Direct from Exactrail; looks like I'm not going to be buying anything new
from themŠ

Hello Brian,

The reports are correct and it is not a rumor or hoax.

As of May 1, 2012, ExactRail will no longer offer a dealer discount and will
discontinue our dealer network. Hobby stores may continue to purchase
ExactRail products from ExactRail.com at the standard consumer price.

Cost of production has increased considerably for ExactRail over the last
two years. We have absorbed most of these increases through our margins. As
we consider the sustainability of these trends, our conclusion is that the
best solution to serve the consumer is through a more direct model.
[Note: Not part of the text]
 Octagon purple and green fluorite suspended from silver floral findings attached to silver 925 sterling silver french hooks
By
serving our customers directly, we hope to be able to maintain lower prices.

Dealers will continue to receive a discount through the month of April.
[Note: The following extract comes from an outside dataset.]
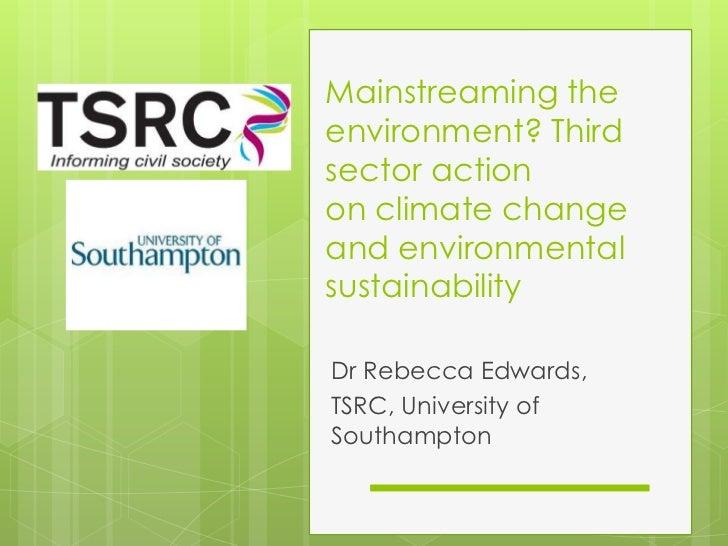 London seminar mainstreaming_the_environment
Orders placed in April, including any advanced purchases, will still receive
the dealer discount.

Our decision to discontinue our dealer distribution network has come from
much deliberation. We appreciate the dealer¹s contribution to our industry;
we feel that this decision is necessary so that ExactRail may contribute
with them well into the future.

Best regards,

Dave Lotz
Regional Sales Representative
Phone (801) 822-3202

Thanks!
--

Brian P. Ehni

[Non-text portions of this message have been removed]







[Non-text portions of this message have been removed]


Re: Exactrail

Charles Hladik
 

Seems to me it is still "a storefront". Willing to bet the shelves aren't
the "warehouse" type from Sam's but the same as at Doug's. The folks
probably got a good deal on rent/lease and an easy to get to location without
parking hassles.
Chuck Hladik
with NO LHS

In a message dated 4/3/2012 3:15:19 P.M. Eastern Daylight Time,
stevelucas3@yahoo.ca writes:




I'm lucky to be near a good LHS in London, Ontario about fifteen miles
away. Still literally a storefront, Doug's Trains has an excellent selection
of model rail stuff.

But a major model rail store closer to Toronto, Credit Valley Ry. Co.,
moved from a "storefront" to a light industrial/warehouse district near an
exit on major Ontario highway 401 about twenty miles west of Toronto.
(Walmart's Canadian warehouse is down the road.)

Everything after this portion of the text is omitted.